This lab deals with out of resource handling on OpenShift platforms, most importantly the handling of out-of-memory conditions. Out of resource conditions can occur either on the container level because of resource limits or on the node level because a node runs out of memory as a result of overcommitting. They are either handled by OpenShift or directly by the kernel.
The following terms and behaviours are crucial in understanding this lab.
Killing a pod or a container are fundamentally different:
- Pods and its containers live on the same node for the duration of their lifetime.
- A pod's restart policy determines whether its containers are restarted after being killed.
- Killed containers always restart on the same node.
- If a pod is killed the configuration of its controller, e.g. ReplicationController, ReplicaSet, Job, ..., determines whether a replacement pod is created.
- Pods without controllers are never replaced after being killed.
An OpenShift node recovers from out of memory conditions by killing containers or pods:
- Out of Memory (OOM) Killer: Linux kernel mechanism which kills processes to recover from out of memory conditions.
- Pod Eviction: An OpenShift mechanism which kills pods to recover from out of memory conditions.
The order in which containers and pods are killed is determined by their Quality of Service (QoS) class. The QoS class in turn is defined by resource requests and limits developers configure on their containers.

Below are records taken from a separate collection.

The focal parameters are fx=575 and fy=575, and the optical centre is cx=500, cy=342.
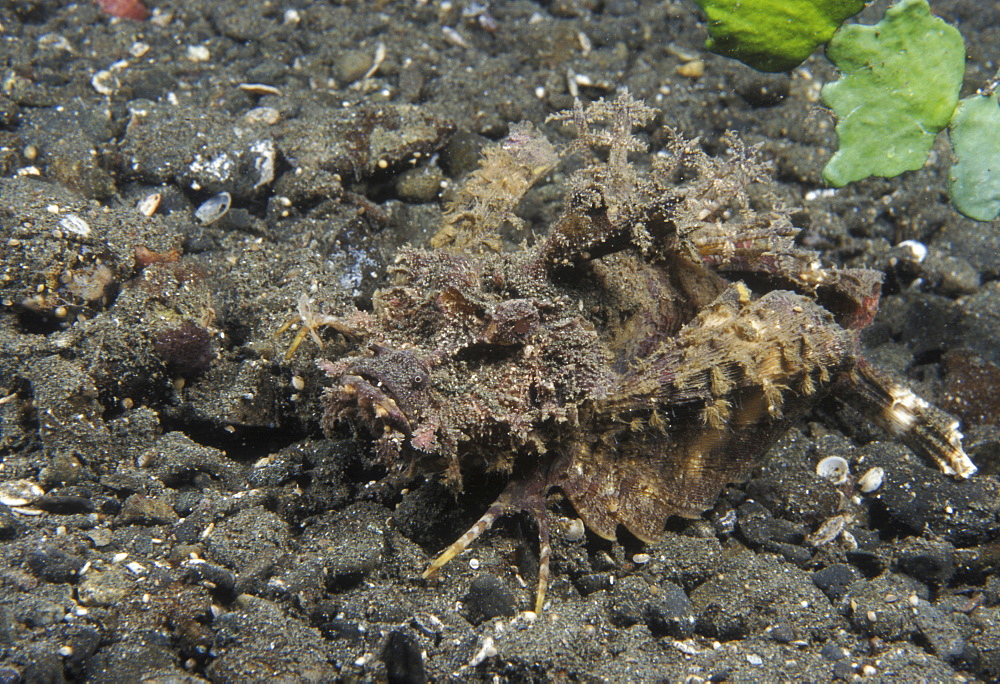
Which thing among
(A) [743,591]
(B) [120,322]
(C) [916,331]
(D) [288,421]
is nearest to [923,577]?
(A) [743,591]

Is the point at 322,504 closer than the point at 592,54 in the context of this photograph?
Yes

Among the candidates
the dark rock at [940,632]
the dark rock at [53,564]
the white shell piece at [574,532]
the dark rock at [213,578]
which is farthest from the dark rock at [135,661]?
the dark rock at [940,632]

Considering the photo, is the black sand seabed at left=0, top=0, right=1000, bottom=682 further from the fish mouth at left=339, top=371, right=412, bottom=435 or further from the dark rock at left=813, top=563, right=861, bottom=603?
the fish mouth at left=339, top=371, right=412, bottom=435

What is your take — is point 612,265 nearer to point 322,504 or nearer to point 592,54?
point 322,504

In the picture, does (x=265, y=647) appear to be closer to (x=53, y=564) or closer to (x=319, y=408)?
(x=53, y=564)

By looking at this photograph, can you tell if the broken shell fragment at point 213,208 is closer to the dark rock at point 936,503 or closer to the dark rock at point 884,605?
the dark rock at point 884,605

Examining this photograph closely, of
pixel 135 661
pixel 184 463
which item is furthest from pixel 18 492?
pixel 135 661

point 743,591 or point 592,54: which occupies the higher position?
point 592,54
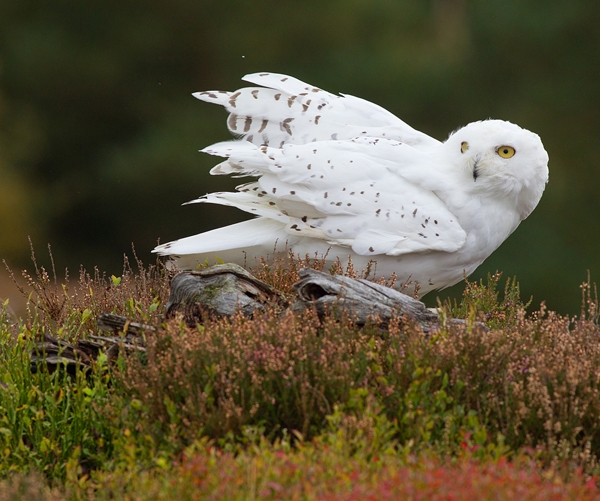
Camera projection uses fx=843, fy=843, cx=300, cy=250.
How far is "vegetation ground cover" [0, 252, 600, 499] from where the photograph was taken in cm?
255

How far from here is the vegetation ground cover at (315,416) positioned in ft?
8.36

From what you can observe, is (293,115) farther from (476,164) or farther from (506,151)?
(506,151)

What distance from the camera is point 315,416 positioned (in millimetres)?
3141

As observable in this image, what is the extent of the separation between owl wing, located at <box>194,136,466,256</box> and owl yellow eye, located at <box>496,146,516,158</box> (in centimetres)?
40

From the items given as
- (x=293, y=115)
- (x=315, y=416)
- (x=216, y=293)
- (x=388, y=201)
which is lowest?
(x=315, y=416)

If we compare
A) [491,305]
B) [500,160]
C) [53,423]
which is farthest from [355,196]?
[53,423]

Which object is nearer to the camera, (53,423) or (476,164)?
(53,423)

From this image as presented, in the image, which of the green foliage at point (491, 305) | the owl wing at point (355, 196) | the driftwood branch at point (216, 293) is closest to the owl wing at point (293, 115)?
the owl wing at point (355, 196)

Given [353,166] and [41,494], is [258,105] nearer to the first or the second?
[353,166]

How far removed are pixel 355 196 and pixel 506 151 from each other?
926 millimetres

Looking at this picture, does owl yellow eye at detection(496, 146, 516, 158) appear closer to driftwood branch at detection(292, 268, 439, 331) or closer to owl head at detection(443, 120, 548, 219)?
owl head at detection(443, 120, 548, 219)

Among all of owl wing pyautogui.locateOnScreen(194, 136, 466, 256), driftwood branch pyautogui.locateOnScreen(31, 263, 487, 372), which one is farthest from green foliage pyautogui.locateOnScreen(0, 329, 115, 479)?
owl wing pyautogui.locateOnScreen(194, 136, 466, 256)

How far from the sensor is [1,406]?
12.0 ft

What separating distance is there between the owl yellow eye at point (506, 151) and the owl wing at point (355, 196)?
1.31ft
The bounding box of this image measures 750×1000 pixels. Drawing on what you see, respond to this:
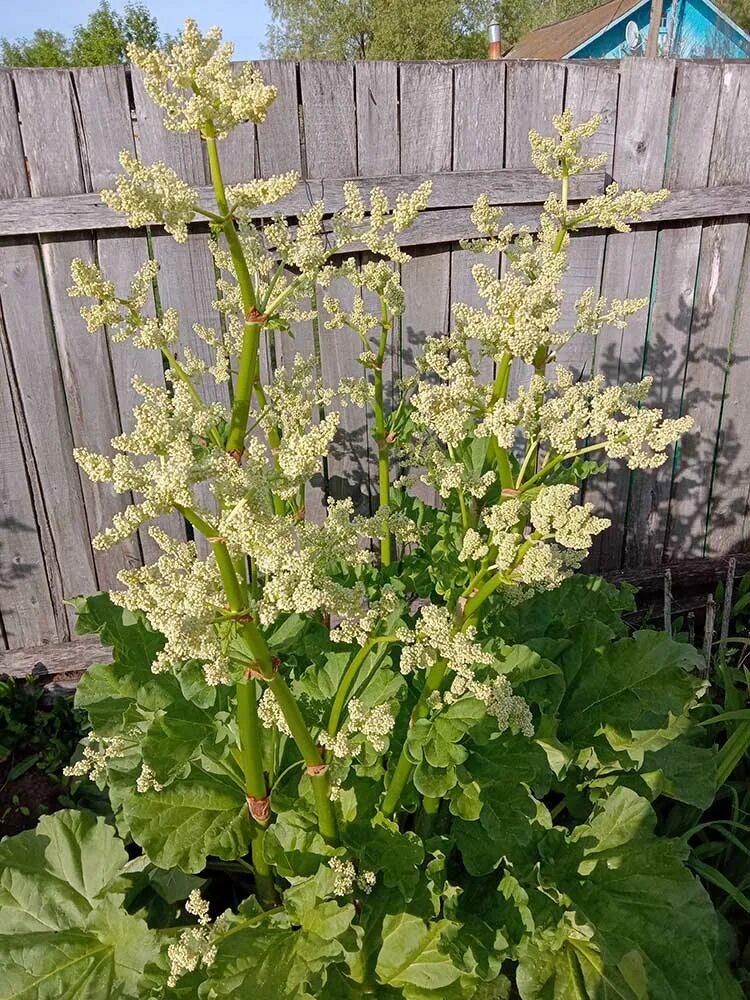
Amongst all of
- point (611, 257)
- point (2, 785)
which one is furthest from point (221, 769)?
point (611, 257)

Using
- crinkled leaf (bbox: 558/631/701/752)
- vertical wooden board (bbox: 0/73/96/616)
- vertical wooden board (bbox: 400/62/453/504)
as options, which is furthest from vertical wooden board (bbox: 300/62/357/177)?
crinkled leaf (bbox: 558/631/701/752)

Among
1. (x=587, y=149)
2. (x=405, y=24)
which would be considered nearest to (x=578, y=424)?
(x=587, y=149)

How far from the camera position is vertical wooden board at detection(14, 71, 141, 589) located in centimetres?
293

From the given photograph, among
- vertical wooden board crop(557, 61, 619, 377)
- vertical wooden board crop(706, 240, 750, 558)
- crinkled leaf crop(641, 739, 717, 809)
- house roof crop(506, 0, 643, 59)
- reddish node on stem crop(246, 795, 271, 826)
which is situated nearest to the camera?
reddish node on stem crop(246, 795, 271, 826)

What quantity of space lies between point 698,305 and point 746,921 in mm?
2678

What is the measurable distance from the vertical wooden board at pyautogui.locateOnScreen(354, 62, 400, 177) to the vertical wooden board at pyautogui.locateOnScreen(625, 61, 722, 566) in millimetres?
1278

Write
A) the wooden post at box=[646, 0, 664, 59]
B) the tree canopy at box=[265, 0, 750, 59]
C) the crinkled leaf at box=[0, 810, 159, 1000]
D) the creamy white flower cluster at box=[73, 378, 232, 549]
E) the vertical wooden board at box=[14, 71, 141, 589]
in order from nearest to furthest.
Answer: the creamy white flower cluster at box=[73, 378, 232, 549] → the crinkled leaf at box=[0, 810, 159, 1000] → the vertical wooden board at box=[14, 71, 141, 589] → the wooden post at box=[646, 0, 664, 59] → the tree canopy at box=[265, 0, 750, 59]

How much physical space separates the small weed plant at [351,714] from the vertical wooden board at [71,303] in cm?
113

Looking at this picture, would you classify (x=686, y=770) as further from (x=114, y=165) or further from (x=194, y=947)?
(x=114, y=165)

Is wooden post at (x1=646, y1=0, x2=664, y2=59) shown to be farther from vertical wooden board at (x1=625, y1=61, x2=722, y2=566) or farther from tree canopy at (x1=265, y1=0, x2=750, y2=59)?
tree canopy at (x1=265, y1=0, x2=750, y2=59)

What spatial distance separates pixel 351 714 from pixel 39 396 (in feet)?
7.93

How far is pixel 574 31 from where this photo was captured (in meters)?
23.9

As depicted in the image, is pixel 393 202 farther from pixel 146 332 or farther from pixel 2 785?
pixel 2 785

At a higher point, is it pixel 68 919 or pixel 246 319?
pixel 246 319
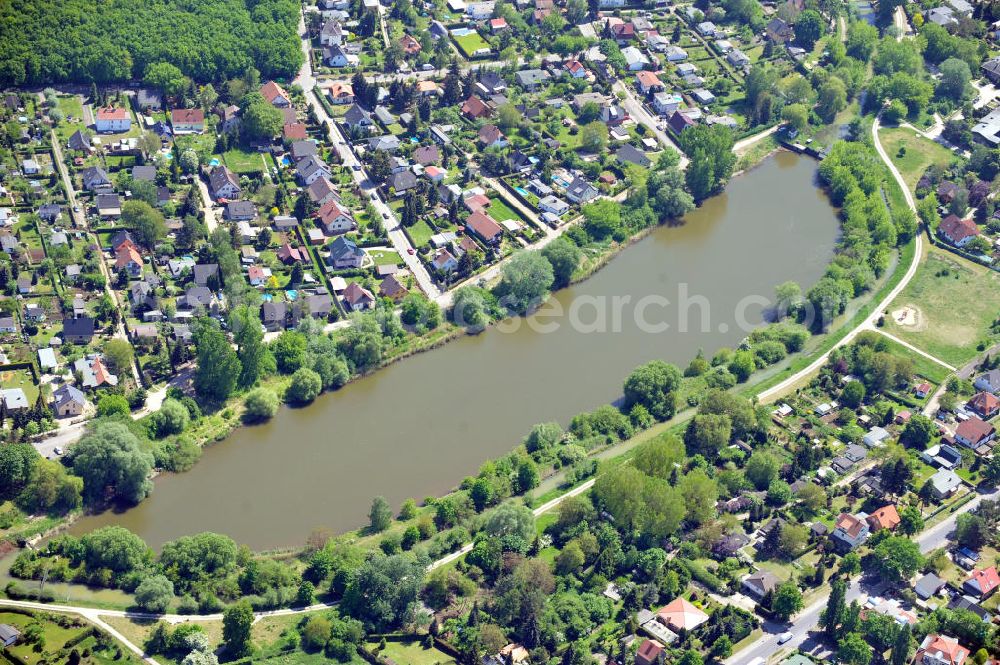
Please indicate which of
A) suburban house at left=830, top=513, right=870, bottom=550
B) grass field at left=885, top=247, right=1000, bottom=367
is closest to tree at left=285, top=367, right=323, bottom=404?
suburban house at left=830, top=513, right=870, bottom=550

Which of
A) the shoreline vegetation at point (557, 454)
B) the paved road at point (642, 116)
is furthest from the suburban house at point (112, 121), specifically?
the paved road at point (642, 116)

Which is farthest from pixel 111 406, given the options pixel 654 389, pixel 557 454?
pixel 654 389

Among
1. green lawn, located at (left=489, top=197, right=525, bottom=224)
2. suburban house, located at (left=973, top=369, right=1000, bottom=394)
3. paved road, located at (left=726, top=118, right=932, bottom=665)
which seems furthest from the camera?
green lawn, located at (left=489, top=197, right=525, bottom=224)

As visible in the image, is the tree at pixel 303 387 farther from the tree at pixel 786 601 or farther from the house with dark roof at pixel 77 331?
the tree at pixel 786 601

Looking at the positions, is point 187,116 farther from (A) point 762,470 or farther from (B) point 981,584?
(B) point 981,584

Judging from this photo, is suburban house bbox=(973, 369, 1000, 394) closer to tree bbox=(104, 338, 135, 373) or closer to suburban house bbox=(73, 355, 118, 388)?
tree bbox=(104, 338, 135, 373)

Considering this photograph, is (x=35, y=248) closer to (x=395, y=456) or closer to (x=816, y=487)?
(x=395, y=456)
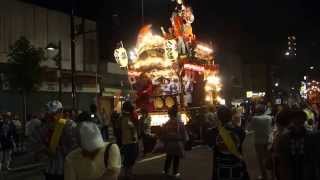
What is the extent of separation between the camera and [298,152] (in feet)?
22.0

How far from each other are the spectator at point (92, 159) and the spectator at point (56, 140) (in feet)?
7.12

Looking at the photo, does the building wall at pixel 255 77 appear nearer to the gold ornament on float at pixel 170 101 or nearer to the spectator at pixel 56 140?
the gold ornament on float at pixel 170 101

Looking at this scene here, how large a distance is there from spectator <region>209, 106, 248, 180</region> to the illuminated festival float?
16919mm

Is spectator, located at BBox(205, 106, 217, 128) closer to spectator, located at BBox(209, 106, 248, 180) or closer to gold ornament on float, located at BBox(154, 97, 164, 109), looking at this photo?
gold ornament on float, located at BBox(154, 97, 164, 109)

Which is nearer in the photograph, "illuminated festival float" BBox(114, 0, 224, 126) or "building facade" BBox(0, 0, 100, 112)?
"illuminated festival float" BBox(114, 0, 224, 126)

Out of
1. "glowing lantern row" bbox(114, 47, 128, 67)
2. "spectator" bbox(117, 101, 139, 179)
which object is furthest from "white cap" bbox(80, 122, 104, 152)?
"glowing lantern row" bbox(114, 47, 128, 67)

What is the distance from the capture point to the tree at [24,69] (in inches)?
1071

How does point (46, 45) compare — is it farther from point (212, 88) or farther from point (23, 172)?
point (23, 172)

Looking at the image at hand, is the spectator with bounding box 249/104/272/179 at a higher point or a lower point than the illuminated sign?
lower

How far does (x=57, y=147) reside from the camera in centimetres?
842

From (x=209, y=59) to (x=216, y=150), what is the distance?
2312cm

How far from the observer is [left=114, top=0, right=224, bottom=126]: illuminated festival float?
26344 millimetres

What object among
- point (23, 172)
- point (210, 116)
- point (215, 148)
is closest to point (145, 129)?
point (210, 116)

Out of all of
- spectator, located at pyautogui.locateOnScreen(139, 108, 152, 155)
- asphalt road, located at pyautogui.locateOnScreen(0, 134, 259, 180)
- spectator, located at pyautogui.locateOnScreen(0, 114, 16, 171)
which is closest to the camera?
asphalt road, located at pyautogui.locateOnScreen(0, 134, 259, 180)
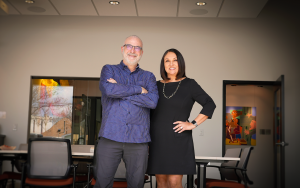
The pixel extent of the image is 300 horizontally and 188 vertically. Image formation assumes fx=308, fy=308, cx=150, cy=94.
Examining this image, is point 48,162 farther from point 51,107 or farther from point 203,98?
point 51,107

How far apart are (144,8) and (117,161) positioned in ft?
11.7

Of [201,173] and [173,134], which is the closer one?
[173,134]

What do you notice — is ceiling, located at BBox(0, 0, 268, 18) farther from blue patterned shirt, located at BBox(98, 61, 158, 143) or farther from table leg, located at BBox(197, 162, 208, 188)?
blue patterned shirt, located at BBox(98, 61, 158, 143)

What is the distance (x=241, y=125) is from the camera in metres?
8.05

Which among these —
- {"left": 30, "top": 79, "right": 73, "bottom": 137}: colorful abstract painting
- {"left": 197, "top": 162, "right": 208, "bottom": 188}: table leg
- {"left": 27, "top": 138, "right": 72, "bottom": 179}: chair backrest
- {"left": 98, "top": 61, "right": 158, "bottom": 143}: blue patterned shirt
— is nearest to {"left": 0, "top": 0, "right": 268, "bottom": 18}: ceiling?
{"left": 30, "top": 79, "right": 73, "bottom": 137}: colorful abstract painting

For more information see Quality of Service Tiers.
To observe how the OOM killer in action create a container which allocates all memory available on the node it runs on:
[ec2-user@master0 ~]$ oc new-project out-of-memory
[ec2-user@master0 ~]$ oc create -f https://raw.githubusercontent.com/appuio/ops-techlab/release-3.11/resources/membomb/pod_oom.yaml
Wait and watch till the container is up and being killed. oc get pods -o wide -w
will then show:
NAME READY STATUS RESTARTS AGE IP NODE
membomb-1-z6md2 0/1 OOMKilled 0 7s 10.131.2.24 app-node0.user8.lab.openshift.ch
Run oc describe pod -l app=membomb
to get more information about the container state which should look like this:
State: Terminated
Reason: OOMKilled
Exit Code: 137
Started: Thu, 17 May 2018 10:51:02 +0200
Finished: Thu, 17 May 2018 10:51:04 +0200
Exit code 137 indicates that the container main process was killed by the SIGKILL
signal.
With the default restartPolicy
of Always
the container would now restart on the same node. For this lab the restartPolicy
has been set to Never
to prevent endless out-of-memory conditions and restarts.
Now log into the OpenShift node the pod ran on and study how the OOM event looks like in the kernel logs.
You can see on which node the pod ran in the output of either the oc get
or oc describe
command you just ran.
In this example this would look like:
ssh app-node0.user[X].lab.openshift.ch
journalctl -ke
The following lines should be highlighted:
May 17 10:51:04 app-node0.user8.lab.openshift.ch kernel: Memory cgroup out of memory: Kill process 5806 (python) score 1990 or sacrifice child
May 17 10:51:04 app-node0.user8.lab.openshift.ch kernel: Killed process 5806 (python) total-vm:7336912kB, anon-rss:5987524kB, file-rss:0kB, shmem-rss:0kB
This log messages indicate that the OOM killer has been invoked because a cgroup memory limit has been exceeded
and that it killed a python process which consumed 5987524kB memory. Cgroup is a kernel mechanism which limits
resource usage of processes.
Further up in the log you should see a line like the following, followed by usage and limits of the corresponding cgroup hierarchy:
May 17 10:51:04 app-node0.user8.lab.openshift.ch kernel: Task in /kubepods.slice/kubepods-besteffort.slice/kubepods-besteffort-pod6ba0af16_59af_11e8_9a62_0672f11196a0.slice/docker-648ff0b111978161b0ac94fb72a4656ee3f98b8e73f7eb63c5910f5cf8cd9c53.scope killed as a result of limit of /kubepods.slice
This message tells you that a limit of the cgroup kubepods.slice
has been exceeded. That's the cgroup
limiting the resource usage of all container processes on a node, preventing them from using resources
reserved for the kernel and system daemons.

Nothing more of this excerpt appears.